- _READING PASSAGE_
^^^^^^^^^^^^^^^^
(Click on "Travel Matters" (above)  to return to my main blog page)

Managing (Travel) Policy

Change in Culture

I have spent a few years, now, as a District Councillor. One of my main tasks is sitting on the Planning Committee, studying those planning applications which require a balancing view. This experience does lead one to think very carefully about policies - in planning, there is a constant need to update policies in order to try and steer the development of the District to try and match the needs of all our areas demographics.

The lesson one learns, is that the more policies and rules which are put in place - the more time is spent by people trying to find a way to circumvent those policies. Sometimes, one thinks that one needs only one policy: "The Council will consider anything".

Likewise, in business travel, perhaps the best policy to have, would be one that simply reads: "Be sensible".
^^^^^^^^^^^^^^^^
- _RECORDED INFORMATION_
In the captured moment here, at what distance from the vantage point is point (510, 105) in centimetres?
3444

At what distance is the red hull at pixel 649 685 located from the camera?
^^^^^^^^^^^^^^^^
- _REQUIRED TASK 1_
From the blog post on travel policy, set down the passage from "Change in Culture" to "our areas demographics." word for word.
- _REQUIRED TASK 2_
Condense the paragraph of the blog post on travel policy that opens "I have spent a few years, now," into a shorter version that retains its principal facts.

- _WRITTEN SOLUTION 1_
Change in Culture

I have spent a few years, now, as a District Councillor. One of my main tasks is sitting on the Planning Committee, studying those planning applications which require a balancing view. This experience does lead one to think very carefully about policies - in planning, there is a constant need to update policies in order to try and steer the development of the District to try and match the needs of all our areas demographics.

- _WRITTEN SOLUTION 2_
The writer has served as a District Councillor for a few years, chiefly on the Planning Committee, reviewing applications that call for a balanced judgment. This work prompts careful reflection on policy, since planning policies must be updated constantly to guide the District's development toward the needs of its varied demographics.